In het geval van een door de voorzitter en/of beroepscommissie gegeven (motivering van een) beslissing kan de vrees voor vooringenomenheid slechts objectief gerechtvaardigd zijn, indien voor de genomen beslissing redelijkerwijs geen andere verklaring
is
te geven dan dat deze door vooringenomenheid van de voorzitter en/of de beroepscommissie is ingegeven. Het is immers niet aan de wrakingskamer beslissingen van de voorzitter en/of de beroepscommissie inhoudelijk te toetsen. Wraking kan niet als
rechtsmiddel tegen onwelgevallige beslissingen fungeren.

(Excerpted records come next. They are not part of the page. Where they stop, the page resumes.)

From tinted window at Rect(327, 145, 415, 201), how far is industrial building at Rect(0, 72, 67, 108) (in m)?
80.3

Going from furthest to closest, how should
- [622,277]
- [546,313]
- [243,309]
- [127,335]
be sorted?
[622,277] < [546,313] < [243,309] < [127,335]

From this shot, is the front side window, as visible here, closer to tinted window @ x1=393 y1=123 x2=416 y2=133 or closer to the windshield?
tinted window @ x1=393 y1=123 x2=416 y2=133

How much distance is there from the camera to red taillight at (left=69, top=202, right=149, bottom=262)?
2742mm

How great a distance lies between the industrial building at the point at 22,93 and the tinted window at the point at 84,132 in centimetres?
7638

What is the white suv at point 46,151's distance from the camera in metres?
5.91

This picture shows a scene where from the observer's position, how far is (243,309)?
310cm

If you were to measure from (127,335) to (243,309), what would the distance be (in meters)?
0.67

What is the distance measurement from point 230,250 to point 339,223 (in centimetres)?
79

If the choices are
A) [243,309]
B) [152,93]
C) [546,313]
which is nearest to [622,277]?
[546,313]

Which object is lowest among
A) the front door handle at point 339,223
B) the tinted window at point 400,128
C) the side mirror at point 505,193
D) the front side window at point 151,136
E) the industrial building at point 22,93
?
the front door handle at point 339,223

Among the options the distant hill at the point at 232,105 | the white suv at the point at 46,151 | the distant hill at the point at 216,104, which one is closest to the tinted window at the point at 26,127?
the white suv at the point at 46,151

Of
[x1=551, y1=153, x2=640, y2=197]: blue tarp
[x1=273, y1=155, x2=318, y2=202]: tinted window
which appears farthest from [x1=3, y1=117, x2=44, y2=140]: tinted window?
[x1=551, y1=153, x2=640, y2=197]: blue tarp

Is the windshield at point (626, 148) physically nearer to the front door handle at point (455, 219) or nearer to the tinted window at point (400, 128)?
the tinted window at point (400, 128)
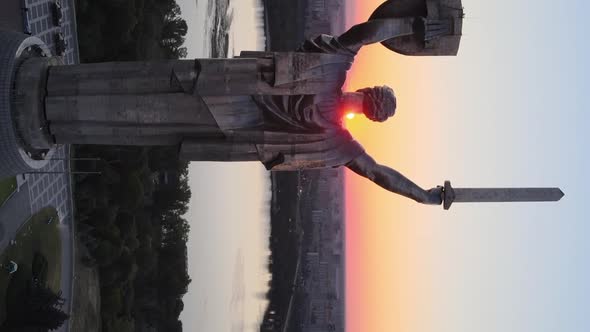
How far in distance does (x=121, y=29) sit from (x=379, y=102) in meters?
17.1

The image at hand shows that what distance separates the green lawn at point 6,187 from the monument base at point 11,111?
17.8 ft

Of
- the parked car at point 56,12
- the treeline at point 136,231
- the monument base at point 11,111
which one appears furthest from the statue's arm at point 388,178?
the parked car at point 56,12

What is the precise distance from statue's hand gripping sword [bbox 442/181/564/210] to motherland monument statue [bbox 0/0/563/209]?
96cm

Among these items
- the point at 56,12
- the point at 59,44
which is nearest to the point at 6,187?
the point at 59,44

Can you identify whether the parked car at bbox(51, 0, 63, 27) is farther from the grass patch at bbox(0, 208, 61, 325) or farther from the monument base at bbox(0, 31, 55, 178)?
the monument base at bbox(0, 31, 55, 178)

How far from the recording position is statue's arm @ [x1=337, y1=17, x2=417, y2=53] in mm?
10688

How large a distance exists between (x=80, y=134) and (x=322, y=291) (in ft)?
212

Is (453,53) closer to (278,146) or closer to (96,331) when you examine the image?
(278,146)

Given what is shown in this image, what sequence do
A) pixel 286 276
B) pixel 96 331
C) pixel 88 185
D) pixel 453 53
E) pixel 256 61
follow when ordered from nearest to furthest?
pixel 256 61, pixel 453 53, pixel 88 185, pixel 96 331, pixel 286 276

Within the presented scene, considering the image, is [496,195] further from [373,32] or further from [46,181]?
[46,181]

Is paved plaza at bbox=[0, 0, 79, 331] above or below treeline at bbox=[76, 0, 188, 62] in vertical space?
below

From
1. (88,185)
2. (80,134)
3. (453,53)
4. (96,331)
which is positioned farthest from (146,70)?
(96,331)

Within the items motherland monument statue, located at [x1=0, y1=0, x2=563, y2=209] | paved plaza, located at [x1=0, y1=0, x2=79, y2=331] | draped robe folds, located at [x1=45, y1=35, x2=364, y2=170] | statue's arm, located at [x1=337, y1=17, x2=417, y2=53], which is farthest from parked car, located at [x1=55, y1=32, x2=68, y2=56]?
statue's arm, located at [x1=337, y1=17, x2=417, y2=53]

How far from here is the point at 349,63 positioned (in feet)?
36.2
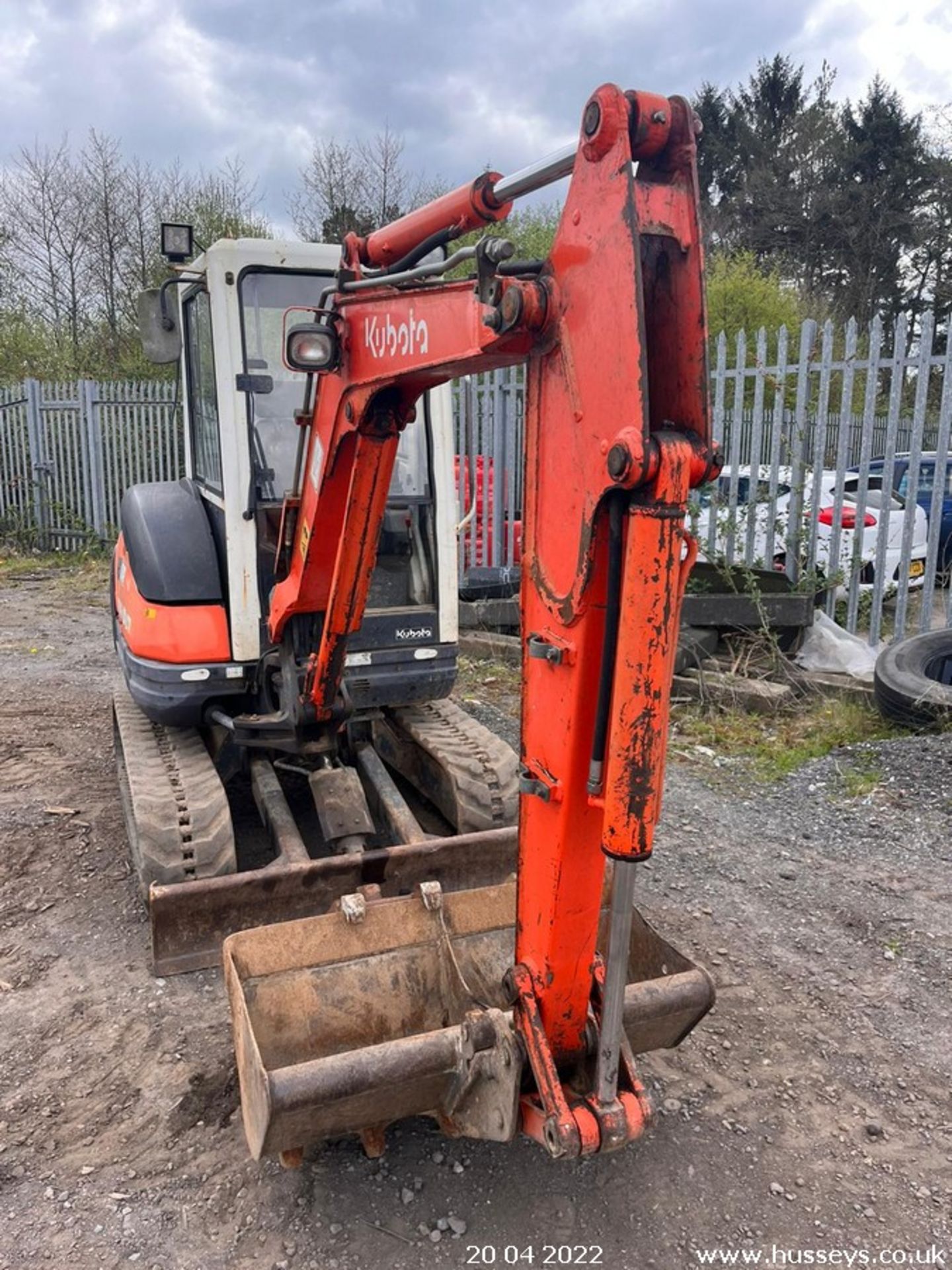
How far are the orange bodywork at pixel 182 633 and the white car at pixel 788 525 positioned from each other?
4319 mm

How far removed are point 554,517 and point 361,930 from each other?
5.18 feet

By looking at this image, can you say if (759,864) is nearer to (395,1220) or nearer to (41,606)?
(395,1220)

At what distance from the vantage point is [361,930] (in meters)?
3.07

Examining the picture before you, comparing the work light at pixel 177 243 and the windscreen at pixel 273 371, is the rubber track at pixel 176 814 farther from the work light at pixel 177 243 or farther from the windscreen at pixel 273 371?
the work light at pixel 177 243

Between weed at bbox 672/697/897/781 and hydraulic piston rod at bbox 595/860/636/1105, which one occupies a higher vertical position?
hydraulic piston rod at bbox 595/860/636/1105

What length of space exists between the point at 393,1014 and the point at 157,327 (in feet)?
10.0

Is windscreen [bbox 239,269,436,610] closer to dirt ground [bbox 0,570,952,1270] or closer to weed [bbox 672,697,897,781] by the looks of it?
dirt ground [bbox 0,570,952,1270]

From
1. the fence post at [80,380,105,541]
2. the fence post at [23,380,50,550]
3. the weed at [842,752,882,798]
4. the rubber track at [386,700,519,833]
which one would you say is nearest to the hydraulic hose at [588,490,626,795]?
the rubber track at [386,700,519,833]

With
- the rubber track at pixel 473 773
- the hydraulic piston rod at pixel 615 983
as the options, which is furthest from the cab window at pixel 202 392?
the hydraulic piston rod at pixel 615 983

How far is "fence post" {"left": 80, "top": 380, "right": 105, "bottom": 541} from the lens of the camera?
44.5 ft

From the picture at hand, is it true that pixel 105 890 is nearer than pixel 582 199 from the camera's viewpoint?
No

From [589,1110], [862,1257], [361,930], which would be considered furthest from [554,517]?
[862,1257]

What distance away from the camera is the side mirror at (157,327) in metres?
4.26

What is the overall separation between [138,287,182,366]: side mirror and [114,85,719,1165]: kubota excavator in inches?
0.7
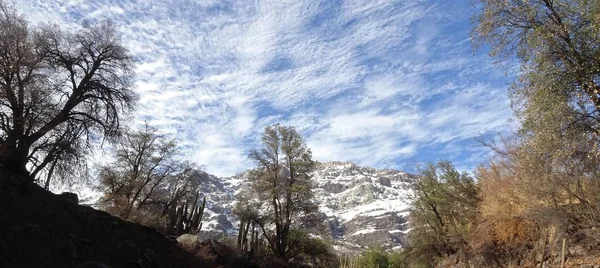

De wrakingskamer overweegt dat het enkele feit dat een voor verzoeker en zijn raadsman onwelgevallige beslissing op hun verzoek om aanhouding is genomen, en is beslist de directeur te horen op een later tijdstip dan dat waarop de zitting voor
verzoekers
raadsman werd gehouden, niet zo’n bijzondere omstandigheid oplevert als hiervoor bedoeld. De wrakingskamer neemt daarbij in aanmerking dat inwilliging van het aanhoudingsverzoek van verzoeker en zijn raadsman zou meebrengen dat de zaak op een andere
dag
zou moeten worden behandeld; de door de directeur opgelopen vertraging zou slechts tot gevolg hebben dat deze later op diezelfde dag (6 januari 2017) in het Justitieel Complex Zaanstad gehoord zou worden. De wrakingskamer is dan ook van oordeel dat
geen
sprake is van zwaarwegende aanwijzingen dat de (voorzitter van de) beroepscommissie jegens verzoeker vooringenomenheid koesterde, althans dat de bij verzoeker bestaande vrees hiervoor objectief gerechtvaardigd is. Er is geen sprake van beslissingen
waarvoor redelijkerwijze geen andere verklaring is te geven dan dat deze door vooringenomenheid van de voorzitter dan wel de beroepscommissie zijn ingegeven. Het wrakingsverzoek zal daarom worden afgewezen.

2. De uitspraak
De wrakingskamer wijst het verzoek af.

Aldus gegeven door mr. R.M. Maanicus, voorzitter, mr. drs. L.C. Mulder en mr. A.M. van Woensel, leden, in tegenwoordigheid van mr. E.W. Bevaart, secretaris, op 26 januari 2017.